Why do gender-specific, single-occupancy restrooms exist? I see things like, for example, a queue of women outside the women’s room when there is plenty of space in the adjacent men’s room, or vice-versa. Why not just have two, non-specific restrooms that anybody could use? Many establishments have restrooms designated for both genders. Why isn’t this universal?
— Michael, Scotts Valley
Let’s say you’re at a bar with a bunch of other dudes, watching the football game with precious few ladies in sight — a regular sausage party, if you will. Half-time rolls around and every bro in the place lines up at the boys’ room, holding his bladder and casting envious glances toward the unoccupied ladies’ room just down the hall. Well, you can thank the state plumbing code, specifically section 412.3, which states, “separate toilet facilities shall be provided for each sex.”
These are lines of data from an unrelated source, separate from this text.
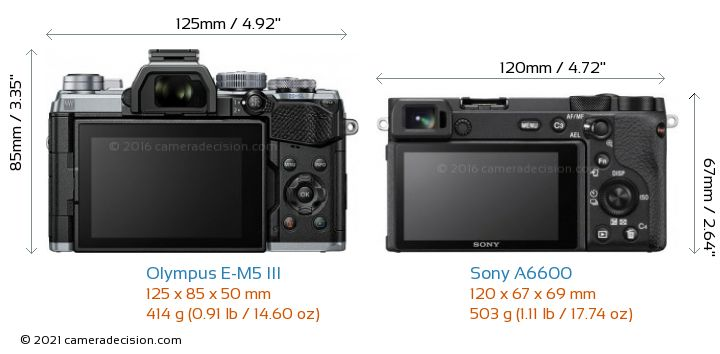 Olympus E-M5 III vs Sony A6600 Camera Size Comparison - Back View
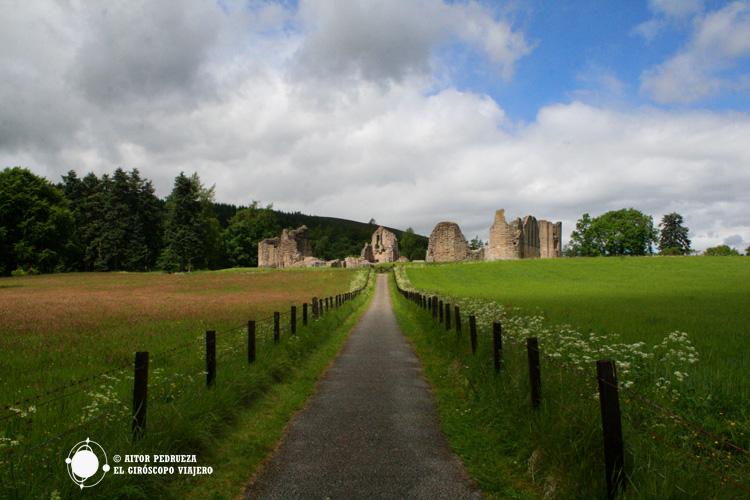 Camino hacia el castillo de Kildrummy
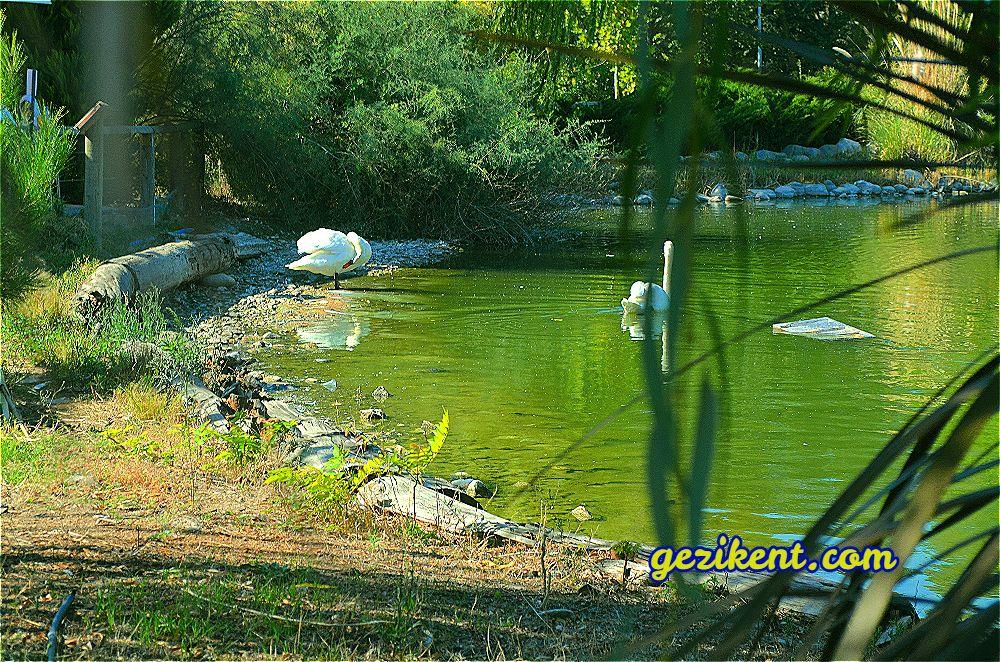Avrupa'nın En Büyük Doğal Yaşam Parkı İzmir'de.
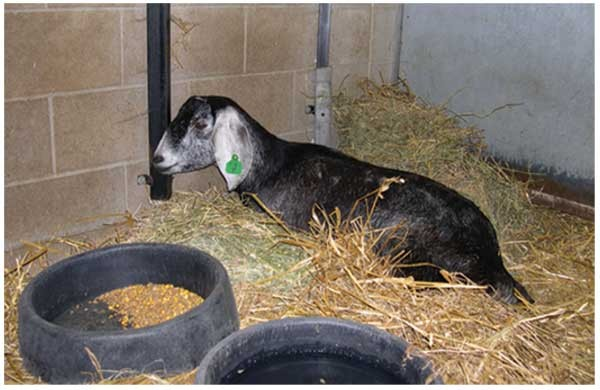 A downer Nubian goat with coughing | Lab Animal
Of course, real-world compliance with that code is going to be spotty at best. The most recent edition of the California plumbing code is from 2010 and most buildings predate that. It’s not like the “separate restrooms” provision is new or anything, but lots of bathrooms out there are technically out of code for one reason or another, such as those multi-use bathrooms you mention. Over the years, codes have expanded to include more different restrooms rather than less, so your dreams of non-specific bathrooms for all are unlikely to come true. I would predict that future iterations of the code will call for at least three bathrooms in every restaurant: one male, one female, and one exclusively for disabled customers.